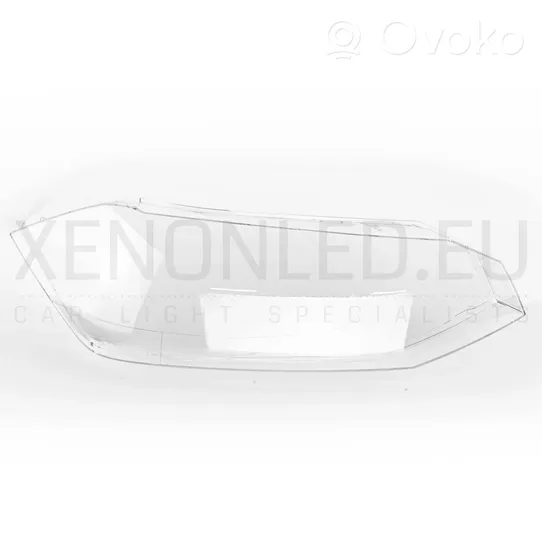 Volkswagen Polo VI AW Klosze lamp przednich 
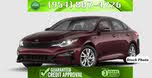 Kia Optima LX FWD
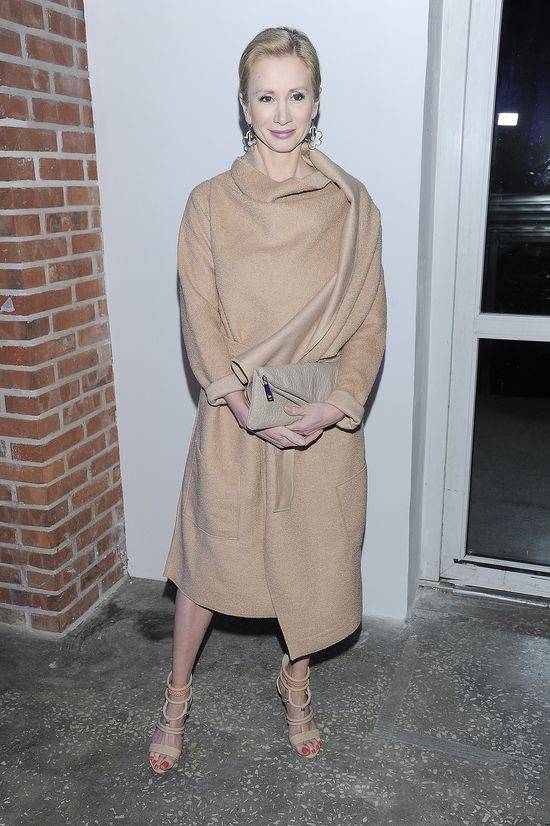 Gwiazdy na pokazie dyplomowym MSKPU, marzec 2015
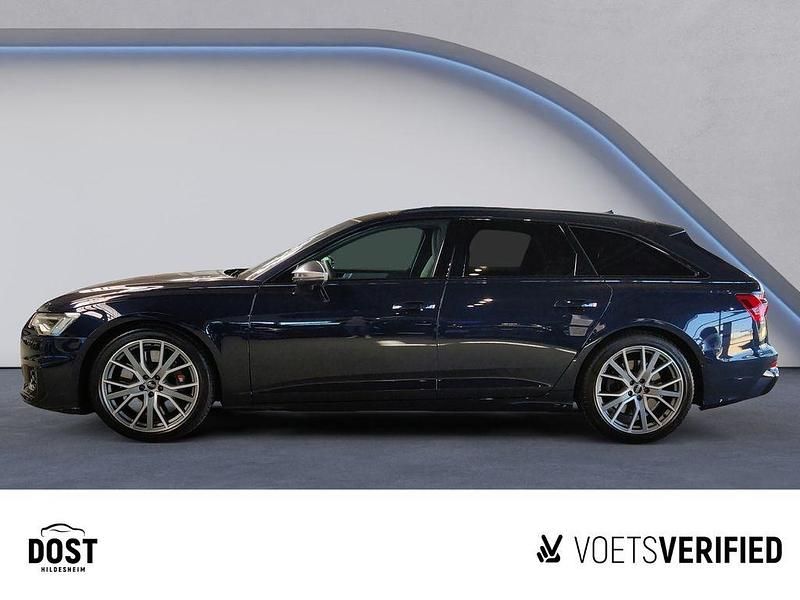 Gebraucht Audi S6 Sport 344 PS (253 kW) 2024 Blau Kombi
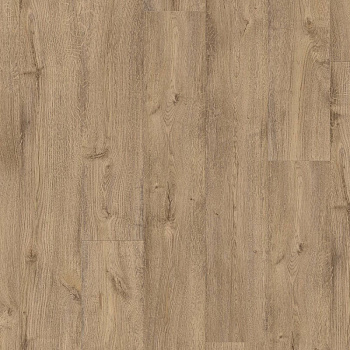 Плитка ПВХ Quick-Step Pulse Click PUCL40093 Дуб Охра (2,22 м. кв/уп)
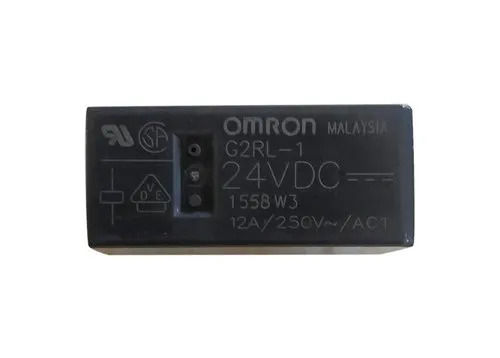 High Accuracy Highly Durable G2rl1 Omron Relay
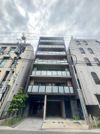 プライムアーバン菊川の外観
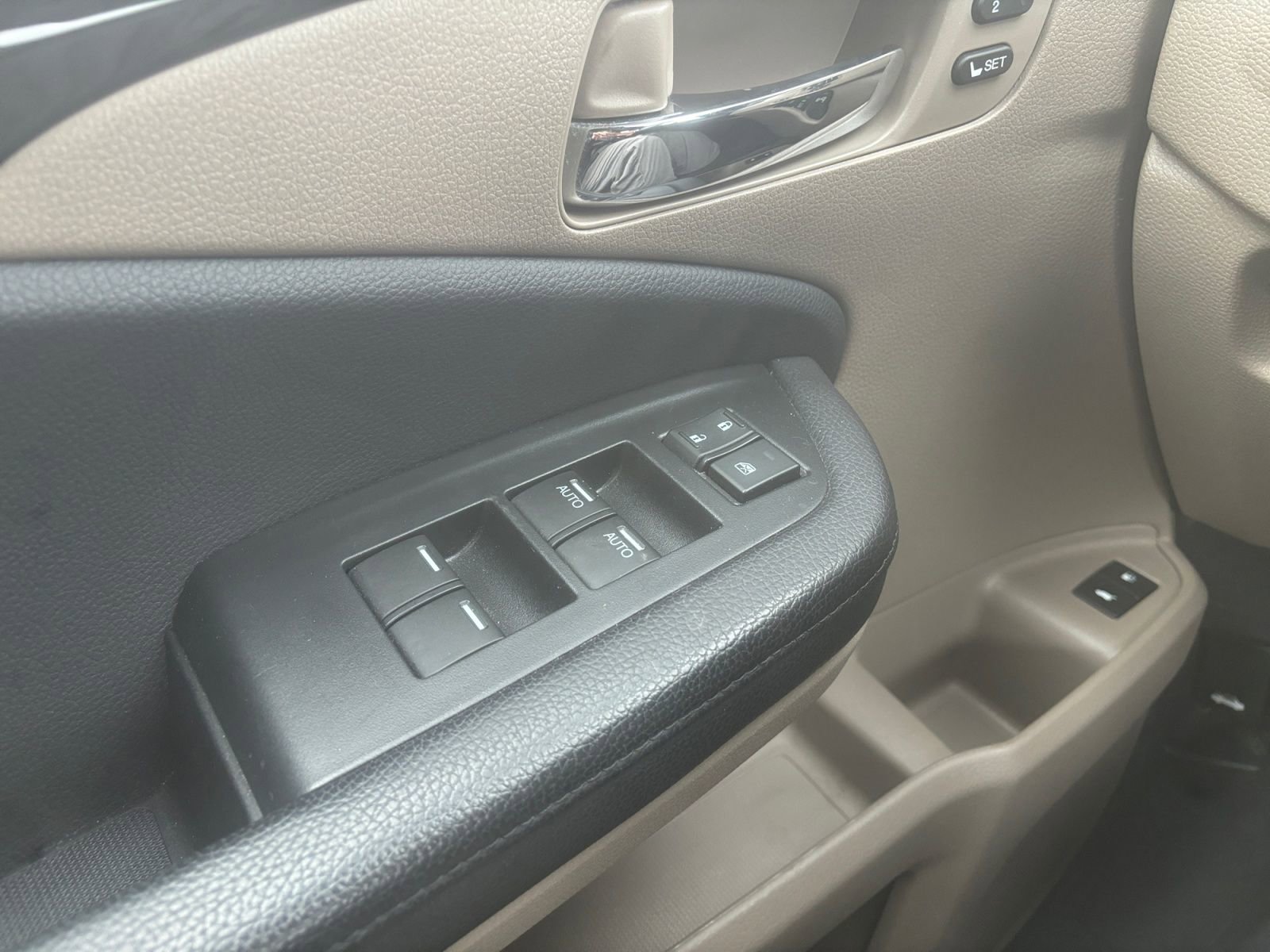 Used 2020 Honda Pilot Touring image 20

::::

**Task statement**
Copy all eight items above word for word, leaving out the pictures.

**Exercise solution**
 Volkswagen Polo VI AW Klosze lamp przednich 
 Kia Optima LX FWD
 Gwiazdy na pokazie dyplomowym MSKPU, marzec 2015
 Gebraucht Audi S6 Sport 344 PS (253 kW) 2024 Blau Kombi
 Плитка ПВХ Quick-Step Pulse Click PUCL40093 Дуб Охра (2,22 м. кв/уп)
 High Accuracy Highly Durable G2rl1 Omron Relay
 プライムアーバン菊川の外観
 Used 2020 Honda Pilot Touring image 20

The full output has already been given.